Dataset entries

◆ ◆ ◆ ◆ ◆ ◆ ◆

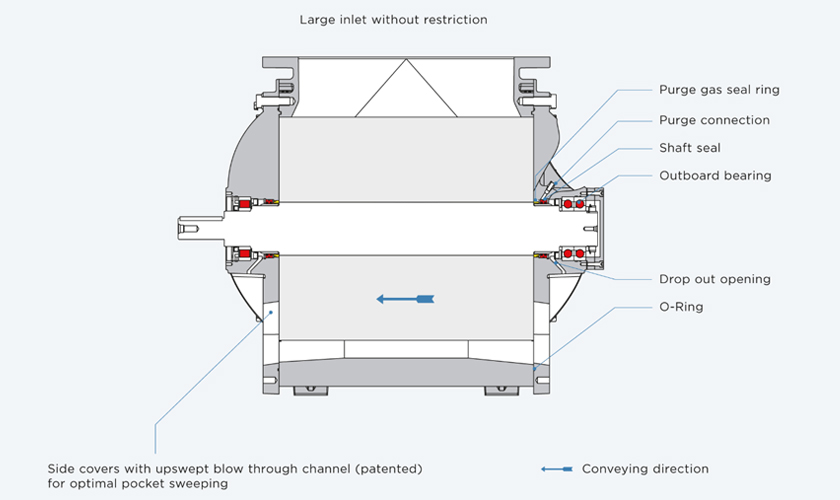 Large inlet without restriction

Purge gas seal ring

Purge connection

Shaft seal

Outboard bearing

Drop out opening

O-Ring

Side covers with upswept blow through channel (patented) for optimal pocket sweeping

Conveying direction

◆ ◆ ◆ ◆ ◆ ◆ ◆

* **Description of the task**: Collect each line of the entries that has the word "Purge", copying it in full.

* **Solution to the exercise**:
Purge gas seal ring
Purge connection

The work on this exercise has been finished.